What graphical classes should be annoted on a cadastral map to automatise their processing ?
I think you are conflating multiple separate things. The fact you’re speaking about an annotation-ontology possibly exacerbates the possible confusion.
I agree that for computer-vision algorithms, we need to come up with the classes to be identified. I am not convinced the extraction of the geometries and the identification / classification of the different types should be together in 1 process. I think there is a good case to be made for extraction of the geometries as a single process, and then an additional processing with a CNN (Convolutional Neural Network). This would allow for both the computer-vision to be very narrow in its goals, and the CNN to be broad enough for all of the specifics. With enough and consistent training data, a CNN with a lot more classes should be quite feasible, especially if they pertain to graphical properties of a scanned cadastral map. For example, small circles on parcel-boundaries to indicate a woody hedgerow with trees.
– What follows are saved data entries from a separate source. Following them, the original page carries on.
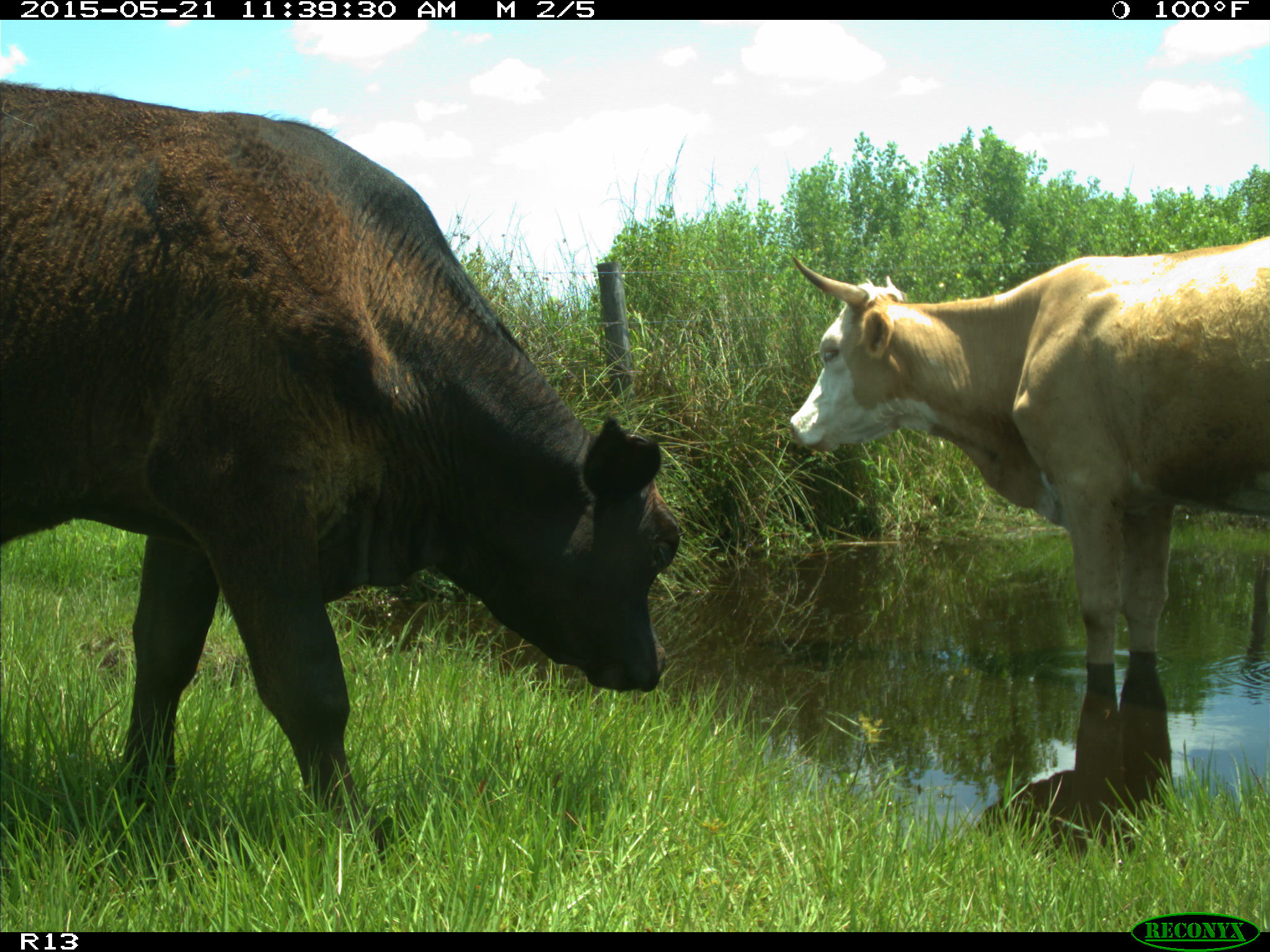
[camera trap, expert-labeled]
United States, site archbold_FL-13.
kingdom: Animalia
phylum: Chordata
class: Mammalia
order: Artiodactyla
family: Bovidae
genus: Bos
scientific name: Bos taurus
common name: domestic cow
Bos taurus (domestic cow).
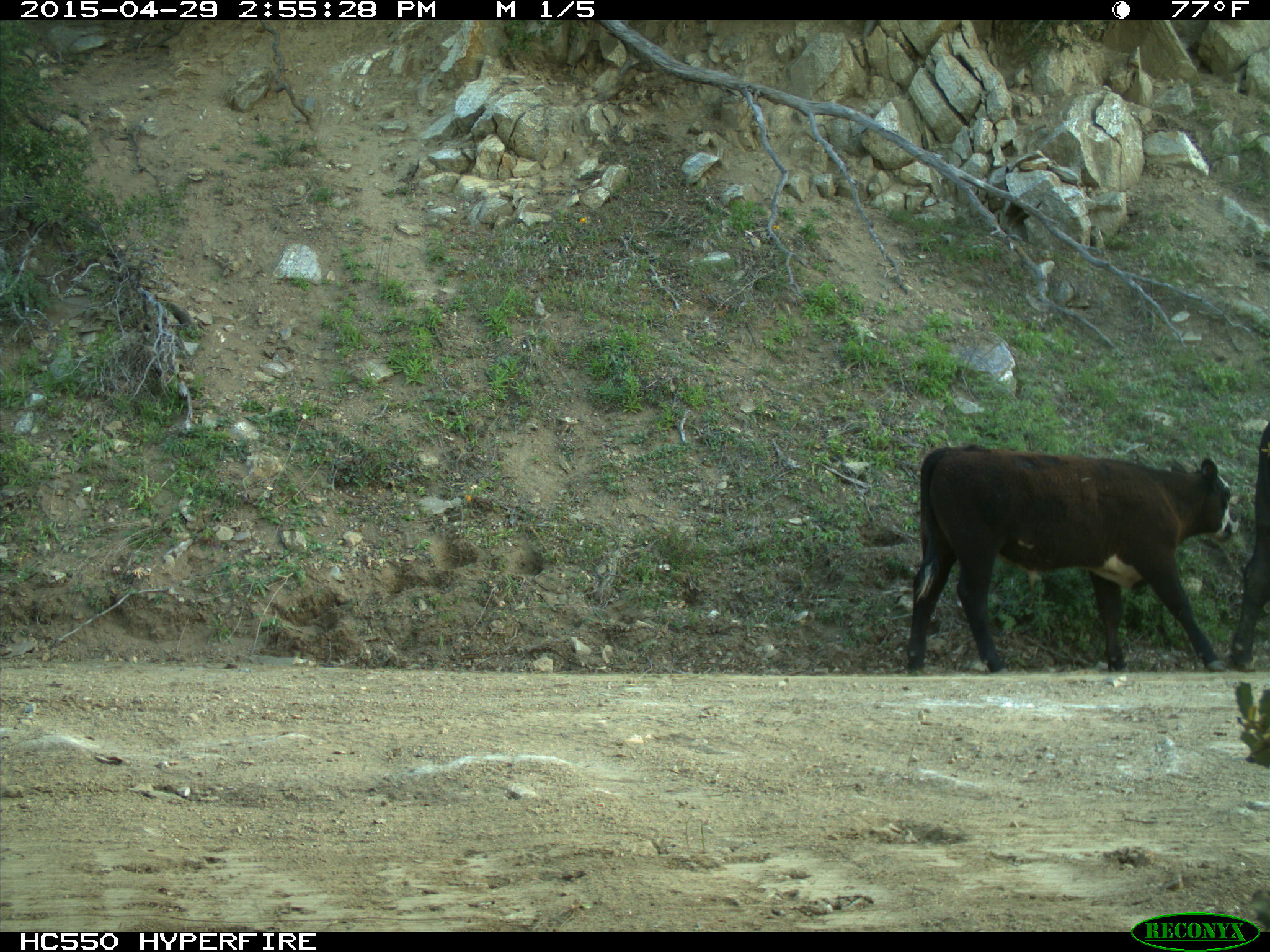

You could then even employ a Recurrent Neural Network (RNN) to use some streaming-information of maps, for example in determining the manifestation of the entity that was delineated in the CV-part of finding the geometries. Simply said: a CV-parcel-boundary with a RNN-detected row of circles next to it, is a woody parcel boundary.
I understand that using CV for determining the types, requires a pixelated translation of the types described into hard classes, as few as possible. I did that five years ago with a simple (based on some ImageMagick scripting) processing in determining only 5 colours: white for background, black for boundaries, green for text, red for buildings and blue for water. I regard that as the poor-man’s take on AI; some ImageMagick-scripting, without genuine neural networks, and any CV more refined than the pixel-array-masks that the CIA already used in the eighties to digitize fingerprint-recognition.
I don’t think the wording “annotation ontology” is appropriate. What you lay out is more of a taxonomy, not a real ontology. Although you allow for combining entities, such a limited set will never be able to fully grasp the width of entities on those maps, and the possible subclasses you could be able to specify if those features are marked differently on the maps. That kind of clarity for mutual dependencies in types perhaps is key in coming up with a global model to fit this task. A hands-on example to illustrate this are sheds. Normally, sheds are drawn just like houses. You can’t really distinguish between them, in general. In some cases in The Netherlands, especially hay-sheds (grange à foin) are coloured an unsaturated golden-gray/yellow color. So, in some cases you could distinguish them from normal sheds based on their color, particularly often having a pentagram-shape. That should then be seen as a subtype of building. You could leave this division out completely, but distinguishing them perhaps is necessary for CV-purposes, because of their deviating colour.
More content-related I do see a problem in the Road-network-class. In my experience, this most often is not clear at all. There are cases where the roads are indeed some brownish-yellow, But in most cases, the roads aren’t coloured in at all, and they can’t be distinguished whatsoever, apart from their shape, but even then this is extremely hard. Especially since the road-network overlaps with the non-built environment. There are tree-lanes (allées), and public roads in private property, thus carrying a parcel number.
There also are a lot of edge-cases. One very common occurrence is a pier; a heightened wooden causeway (jetée). This could be water, built or road-network. The combination of water + road does not suffice, as this could also be a dredged-out transect of a river, “vaargeul” (fairway), for example for a “overzetpont” (ferry / traversier over a river) that is drawn on a map as a marked piece of the river.
Also, I think instead of roads, “dijken” (dike / dyke / digue / rempart) should be mentioned as a separate category, because they are often visualised through shading, and not always apparent from the register (OAT), so classification of those with CV is crucial, I think. That works both ways; it is important to know in a CV context that those lines are shading, and the other way around: those lines on the map are the only place where that entity-definition is visible / deducible.